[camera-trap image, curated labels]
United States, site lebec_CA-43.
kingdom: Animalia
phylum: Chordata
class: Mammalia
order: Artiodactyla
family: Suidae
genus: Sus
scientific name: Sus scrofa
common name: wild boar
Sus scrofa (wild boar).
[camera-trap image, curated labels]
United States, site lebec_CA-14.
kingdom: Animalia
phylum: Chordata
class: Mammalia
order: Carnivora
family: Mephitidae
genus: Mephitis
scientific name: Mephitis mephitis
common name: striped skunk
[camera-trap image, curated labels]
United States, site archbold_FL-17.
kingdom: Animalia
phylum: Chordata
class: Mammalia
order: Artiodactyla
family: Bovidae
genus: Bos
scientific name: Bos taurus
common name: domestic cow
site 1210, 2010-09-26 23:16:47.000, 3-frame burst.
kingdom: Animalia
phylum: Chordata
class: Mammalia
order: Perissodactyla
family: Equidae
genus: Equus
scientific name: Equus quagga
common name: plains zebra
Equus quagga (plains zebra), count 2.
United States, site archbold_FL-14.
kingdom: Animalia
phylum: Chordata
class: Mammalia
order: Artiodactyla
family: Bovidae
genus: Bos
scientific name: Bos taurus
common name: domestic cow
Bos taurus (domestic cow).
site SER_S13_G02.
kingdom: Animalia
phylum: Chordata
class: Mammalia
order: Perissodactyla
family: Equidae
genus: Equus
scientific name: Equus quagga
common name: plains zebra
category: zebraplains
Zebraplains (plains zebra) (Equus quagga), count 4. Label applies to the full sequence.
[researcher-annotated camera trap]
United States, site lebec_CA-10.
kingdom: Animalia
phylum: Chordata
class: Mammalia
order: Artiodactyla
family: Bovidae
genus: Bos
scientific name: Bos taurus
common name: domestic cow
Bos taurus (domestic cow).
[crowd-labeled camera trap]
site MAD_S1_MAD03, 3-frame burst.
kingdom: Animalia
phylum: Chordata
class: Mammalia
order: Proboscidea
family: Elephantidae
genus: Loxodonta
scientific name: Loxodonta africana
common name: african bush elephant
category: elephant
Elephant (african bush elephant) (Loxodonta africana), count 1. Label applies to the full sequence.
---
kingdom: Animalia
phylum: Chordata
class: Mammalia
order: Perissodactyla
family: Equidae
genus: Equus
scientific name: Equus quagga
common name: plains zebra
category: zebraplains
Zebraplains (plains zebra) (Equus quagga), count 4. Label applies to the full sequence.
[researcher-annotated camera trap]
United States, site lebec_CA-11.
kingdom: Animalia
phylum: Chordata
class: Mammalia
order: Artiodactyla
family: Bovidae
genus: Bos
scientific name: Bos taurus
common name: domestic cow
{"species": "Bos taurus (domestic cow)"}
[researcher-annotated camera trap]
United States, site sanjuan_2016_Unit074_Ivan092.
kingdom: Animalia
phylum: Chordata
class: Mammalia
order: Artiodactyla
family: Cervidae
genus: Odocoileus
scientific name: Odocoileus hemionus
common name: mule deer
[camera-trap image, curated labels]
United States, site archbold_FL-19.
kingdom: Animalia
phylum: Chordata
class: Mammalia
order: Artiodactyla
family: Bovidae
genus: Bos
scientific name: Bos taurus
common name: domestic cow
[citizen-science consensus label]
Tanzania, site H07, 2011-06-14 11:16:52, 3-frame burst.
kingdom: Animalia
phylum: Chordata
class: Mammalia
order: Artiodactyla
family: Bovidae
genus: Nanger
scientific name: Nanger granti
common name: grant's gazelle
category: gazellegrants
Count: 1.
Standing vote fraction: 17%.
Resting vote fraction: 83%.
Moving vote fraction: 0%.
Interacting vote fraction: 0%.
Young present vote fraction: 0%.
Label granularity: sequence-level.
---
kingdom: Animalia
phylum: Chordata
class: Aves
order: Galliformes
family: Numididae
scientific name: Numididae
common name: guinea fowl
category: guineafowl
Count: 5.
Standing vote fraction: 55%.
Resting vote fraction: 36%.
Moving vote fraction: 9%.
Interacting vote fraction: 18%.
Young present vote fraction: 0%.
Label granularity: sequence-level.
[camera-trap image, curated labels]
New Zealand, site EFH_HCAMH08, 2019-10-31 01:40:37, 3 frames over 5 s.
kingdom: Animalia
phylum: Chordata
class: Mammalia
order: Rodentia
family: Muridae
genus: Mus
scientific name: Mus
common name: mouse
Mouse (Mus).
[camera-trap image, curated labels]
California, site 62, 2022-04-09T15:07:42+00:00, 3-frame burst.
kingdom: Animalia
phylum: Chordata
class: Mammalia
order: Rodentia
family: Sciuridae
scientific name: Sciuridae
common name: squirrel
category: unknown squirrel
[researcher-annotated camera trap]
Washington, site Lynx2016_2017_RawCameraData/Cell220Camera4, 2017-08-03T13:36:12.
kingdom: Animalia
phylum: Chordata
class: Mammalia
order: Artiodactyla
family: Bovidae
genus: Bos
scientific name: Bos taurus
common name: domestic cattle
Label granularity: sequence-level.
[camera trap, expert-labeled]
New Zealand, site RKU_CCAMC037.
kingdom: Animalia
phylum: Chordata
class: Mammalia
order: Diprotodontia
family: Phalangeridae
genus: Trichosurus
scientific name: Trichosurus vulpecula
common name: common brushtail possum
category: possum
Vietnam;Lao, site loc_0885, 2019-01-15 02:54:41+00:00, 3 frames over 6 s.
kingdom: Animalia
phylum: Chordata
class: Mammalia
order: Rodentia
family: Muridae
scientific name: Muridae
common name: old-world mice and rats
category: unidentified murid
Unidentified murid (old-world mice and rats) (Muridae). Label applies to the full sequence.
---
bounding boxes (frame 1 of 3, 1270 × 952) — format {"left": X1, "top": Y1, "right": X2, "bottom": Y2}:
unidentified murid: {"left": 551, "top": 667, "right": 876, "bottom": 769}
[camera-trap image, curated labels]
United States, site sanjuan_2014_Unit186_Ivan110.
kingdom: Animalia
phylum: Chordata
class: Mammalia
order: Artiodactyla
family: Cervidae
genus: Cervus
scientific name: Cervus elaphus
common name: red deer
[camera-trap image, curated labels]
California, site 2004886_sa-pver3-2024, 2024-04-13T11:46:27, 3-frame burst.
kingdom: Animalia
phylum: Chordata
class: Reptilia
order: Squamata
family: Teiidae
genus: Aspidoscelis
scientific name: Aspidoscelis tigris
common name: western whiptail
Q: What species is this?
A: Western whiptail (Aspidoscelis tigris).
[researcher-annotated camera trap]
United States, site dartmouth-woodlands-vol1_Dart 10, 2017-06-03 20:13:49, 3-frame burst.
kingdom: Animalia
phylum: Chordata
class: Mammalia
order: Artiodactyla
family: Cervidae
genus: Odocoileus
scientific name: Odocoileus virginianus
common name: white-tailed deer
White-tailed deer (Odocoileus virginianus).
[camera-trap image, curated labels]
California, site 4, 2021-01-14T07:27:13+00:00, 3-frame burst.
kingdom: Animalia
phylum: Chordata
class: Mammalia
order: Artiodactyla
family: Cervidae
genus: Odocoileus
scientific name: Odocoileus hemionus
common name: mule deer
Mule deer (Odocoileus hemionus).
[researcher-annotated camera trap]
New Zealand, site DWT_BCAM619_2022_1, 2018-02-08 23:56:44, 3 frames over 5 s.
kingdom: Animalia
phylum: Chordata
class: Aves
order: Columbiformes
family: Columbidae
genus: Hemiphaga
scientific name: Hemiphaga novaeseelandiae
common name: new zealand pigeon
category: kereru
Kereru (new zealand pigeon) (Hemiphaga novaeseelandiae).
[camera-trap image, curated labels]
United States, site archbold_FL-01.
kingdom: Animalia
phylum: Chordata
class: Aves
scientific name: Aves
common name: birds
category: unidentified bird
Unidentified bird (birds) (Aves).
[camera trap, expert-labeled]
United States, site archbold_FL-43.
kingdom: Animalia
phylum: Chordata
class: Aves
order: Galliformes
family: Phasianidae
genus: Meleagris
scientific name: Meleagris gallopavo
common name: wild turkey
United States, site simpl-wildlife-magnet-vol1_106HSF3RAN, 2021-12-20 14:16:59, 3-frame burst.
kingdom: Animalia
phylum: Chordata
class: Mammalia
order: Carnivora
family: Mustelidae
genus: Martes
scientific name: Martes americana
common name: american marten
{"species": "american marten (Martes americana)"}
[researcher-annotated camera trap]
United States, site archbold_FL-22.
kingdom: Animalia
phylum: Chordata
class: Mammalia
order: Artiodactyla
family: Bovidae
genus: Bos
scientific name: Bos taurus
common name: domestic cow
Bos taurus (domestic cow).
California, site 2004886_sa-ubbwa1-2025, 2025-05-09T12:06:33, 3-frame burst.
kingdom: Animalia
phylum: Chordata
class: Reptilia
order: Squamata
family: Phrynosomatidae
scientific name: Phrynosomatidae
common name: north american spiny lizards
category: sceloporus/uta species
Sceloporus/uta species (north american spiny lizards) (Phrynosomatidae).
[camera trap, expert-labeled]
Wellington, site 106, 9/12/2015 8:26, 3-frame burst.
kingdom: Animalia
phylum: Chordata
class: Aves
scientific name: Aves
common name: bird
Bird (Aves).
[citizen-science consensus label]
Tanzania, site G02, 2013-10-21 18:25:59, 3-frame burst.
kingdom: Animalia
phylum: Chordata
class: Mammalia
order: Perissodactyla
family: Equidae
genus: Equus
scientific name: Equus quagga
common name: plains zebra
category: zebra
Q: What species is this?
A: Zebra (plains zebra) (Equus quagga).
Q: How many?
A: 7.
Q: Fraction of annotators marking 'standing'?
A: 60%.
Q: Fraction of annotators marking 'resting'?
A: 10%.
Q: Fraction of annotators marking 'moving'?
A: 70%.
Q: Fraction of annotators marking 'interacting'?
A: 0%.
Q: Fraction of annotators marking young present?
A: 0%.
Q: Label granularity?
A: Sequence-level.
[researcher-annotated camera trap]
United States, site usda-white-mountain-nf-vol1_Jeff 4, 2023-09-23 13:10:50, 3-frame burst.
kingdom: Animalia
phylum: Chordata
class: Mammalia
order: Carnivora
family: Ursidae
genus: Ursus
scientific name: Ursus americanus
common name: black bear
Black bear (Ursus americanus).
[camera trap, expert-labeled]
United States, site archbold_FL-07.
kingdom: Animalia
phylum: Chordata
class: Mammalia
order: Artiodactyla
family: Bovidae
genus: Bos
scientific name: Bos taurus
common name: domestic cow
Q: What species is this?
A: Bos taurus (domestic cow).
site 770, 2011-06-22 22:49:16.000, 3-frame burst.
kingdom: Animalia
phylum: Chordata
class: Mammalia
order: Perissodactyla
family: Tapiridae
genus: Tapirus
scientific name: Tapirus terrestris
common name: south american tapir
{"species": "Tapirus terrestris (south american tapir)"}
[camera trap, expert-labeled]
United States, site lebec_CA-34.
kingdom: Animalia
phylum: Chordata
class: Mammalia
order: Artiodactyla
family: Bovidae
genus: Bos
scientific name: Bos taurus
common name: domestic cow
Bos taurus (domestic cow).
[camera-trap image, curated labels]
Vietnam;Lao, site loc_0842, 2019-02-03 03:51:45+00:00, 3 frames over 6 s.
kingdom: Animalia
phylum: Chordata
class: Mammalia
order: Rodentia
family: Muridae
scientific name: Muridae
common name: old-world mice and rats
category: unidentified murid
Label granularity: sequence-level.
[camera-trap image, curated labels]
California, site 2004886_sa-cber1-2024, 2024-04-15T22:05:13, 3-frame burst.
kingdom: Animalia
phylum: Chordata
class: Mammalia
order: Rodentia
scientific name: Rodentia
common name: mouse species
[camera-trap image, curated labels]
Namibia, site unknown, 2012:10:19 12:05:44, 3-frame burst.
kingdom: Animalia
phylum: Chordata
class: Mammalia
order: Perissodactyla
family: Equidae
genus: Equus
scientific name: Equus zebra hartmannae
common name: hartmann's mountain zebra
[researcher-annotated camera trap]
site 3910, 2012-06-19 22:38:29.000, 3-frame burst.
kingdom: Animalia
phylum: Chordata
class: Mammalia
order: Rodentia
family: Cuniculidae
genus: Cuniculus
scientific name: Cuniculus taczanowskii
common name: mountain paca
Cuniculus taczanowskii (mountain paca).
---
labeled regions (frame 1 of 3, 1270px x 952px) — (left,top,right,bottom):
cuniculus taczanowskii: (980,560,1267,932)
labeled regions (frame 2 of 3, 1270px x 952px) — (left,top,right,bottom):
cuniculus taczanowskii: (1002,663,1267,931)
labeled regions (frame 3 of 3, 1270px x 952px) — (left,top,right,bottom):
——
EXERCISE
Each line of the data that includes "over" should be copied.

PROBLEM SOLUTION
New Zealand, site EFH_HCAMH08, 2019-10-31 01:40:37, 3 frames over 5 s.
Vietnam;Lao, site loc_0885, 2019-01-15 02:54:41+00:00, 3 frames over 6 s.
New Zealand, site DWT_BCAM619_2022_1, 2018-02-08 23:56:44, 3 frames over 5 s.
Vietnam;Lao, site loc_0842, 2019-02-03 03:51:45+00:00, 3 frames over 6 s.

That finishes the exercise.